----- Excerpted passage -----
It all comes around again. The blue orchard miner bees depositing their eggs in the cedar houses, the return of the violet-green swallows, a tree frog on the deck where our hot-tub sits. I have tomatoes waiting to be planted in tubs on the second-story deck, honeysuckle to coax through the supports on the pergola built as an entrance to the vegetable garden, and paper wasps to brush out of the house when I find them trying to build inside.
We were away yesterday, up at 4 a.m. so that I could make a mid-morning appointment with a hematologist in Vancouver. We drove through Stanley Park, past big clumps of bleeding heart in full bloom, and I wondered if it might be a good omen (blood doctor, after all!) or, yikes, something worse. I wondered if the appointment might lead to more tests, more appointments, a life of caution and pills. But no! Reviewing my file with its numbers and scans and images of my body, listening to my lungs, asking a hundred very precise questions (and wasn’t I glad I’d brought careful notes about dates, symptoms, etc.), he said that he recommended I come off the medication I’ve been taking and that I could consider myself no longer at risk. Was it my imagination or was that when the sun came out yesterday? Because it was dark when we left home, and cloudy as we found parking, walked to the high tower where the hematologist practiced his occult art.
And now, this morning, I’ve been looking through Euclid’s Orchard to choose passages to read at the Gibsons Library tomorrow (at 6! Please come if you’re on the Sunshine Coast!) and I suddenly wondered if the stray apple was in blossom yet. It grows out of rock just in front the deck leading off our kitchen.
-----
◆ **Directions**
(a) Reproduce the spring blog post word for word, between "It all comes" and "to build inside.", inclusive.
(b) Write the next part of the spring blog post, picking up after its final sentence.
The rows that follow are separate material and have no connection to the spring blog post.
----- Recorded information -----
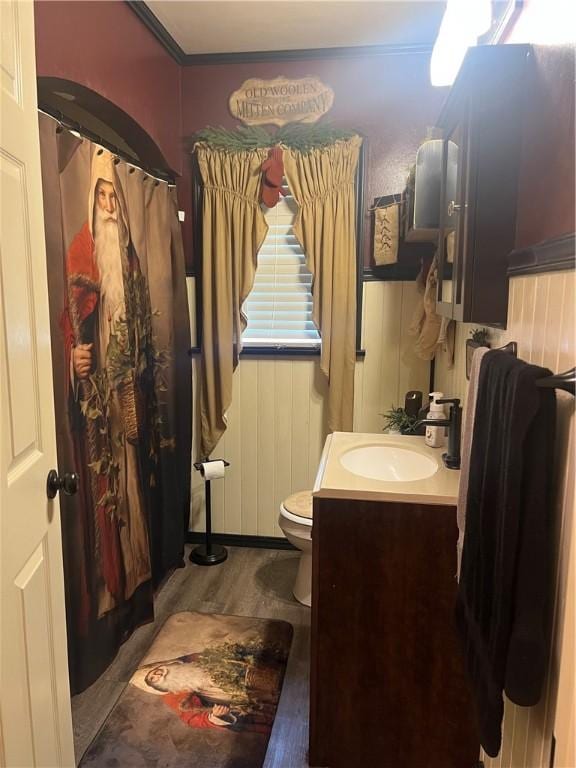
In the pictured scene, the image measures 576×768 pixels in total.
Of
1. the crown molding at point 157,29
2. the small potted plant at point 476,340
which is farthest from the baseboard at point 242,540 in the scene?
the crown molding at point 157,29

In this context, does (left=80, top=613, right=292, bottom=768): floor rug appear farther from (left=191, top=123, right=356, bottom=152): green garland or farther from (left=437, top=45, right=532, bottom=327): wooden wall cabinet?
(left=191, top=123, right=356, bottom=152): green garland

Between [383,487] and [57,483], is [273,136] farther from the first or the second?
[57,483]

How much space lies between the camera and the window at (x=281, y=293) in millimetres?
2869

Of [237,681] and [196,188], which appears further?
[196,188]

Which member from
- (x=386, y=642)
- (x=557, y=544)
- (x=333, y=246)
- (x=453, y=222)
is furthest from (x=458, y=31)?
(x=386, y=642)

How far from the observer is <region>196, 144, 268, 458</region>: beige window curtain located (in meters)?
2.78

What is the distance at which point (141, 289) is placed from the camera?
2.37 m

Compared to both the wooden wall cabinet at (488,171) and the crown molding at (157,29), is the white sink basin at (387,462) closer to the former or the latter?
the wooden wall cabinet at (488,171)

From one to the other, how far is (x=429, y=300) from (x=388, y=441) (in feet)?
2.29

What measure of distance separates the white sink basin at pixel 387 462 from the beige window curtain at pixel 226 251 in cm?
110

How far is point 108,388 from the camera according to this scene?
2.06 metres

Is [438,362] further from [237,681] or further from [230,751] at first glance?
[230,751]

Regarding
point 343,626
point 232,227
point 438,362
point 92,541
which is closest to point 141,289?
point 232,227

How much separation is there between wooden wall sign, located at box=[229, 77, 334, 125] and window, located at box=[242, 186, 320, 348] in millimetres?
398
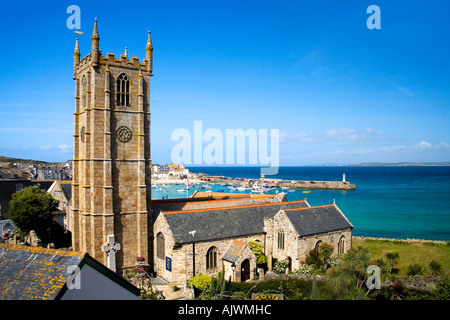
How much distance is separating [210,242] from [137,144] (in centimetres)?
1150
-----
◆ **Answers given**
(a)
It all comes around again. The blue orchard miner bees depositing their eggs in the cedar houses, the return of the violet-green swallows, a tree frog on the deck where our hot-tub sits. I have tomatoes waiting to be planted in tubs on the second-story deck, honeysuckle to coax through the supports on the pergola built as an entrance to the vegetable garden, and paper wasps to brush out of the house when I find them trying to build inside.

(b)
Blossoms ignite on the long, unpruned branches of the stray apple. The bees are in heaven, their faces buried in the open flowers, rising on legs heavy with pollen to find another, and another. Nearby a sapsucker tests the cotoneaster where the young are brought, year after year, to learn to feed on insects their parents have trapped in pools of sap. Leaning over the railings,I try to see the pattern of the leaves on their stems, because it’s a wonder the tree is where it is, rooted in a cleft of rock, its branches nudging into light. It’s a wonder, how far children travel from a house buffeted by winter storms, spring rain, the sound of loons nesting summer after summer on the lake just below the forest, and for a time, the promise of fruit from trees planted in their infancy until the orchard was abandoned to the alders and bears, and to the late-coming coyotes who made their home in its remains.
And yes, the blossoms are ready to open.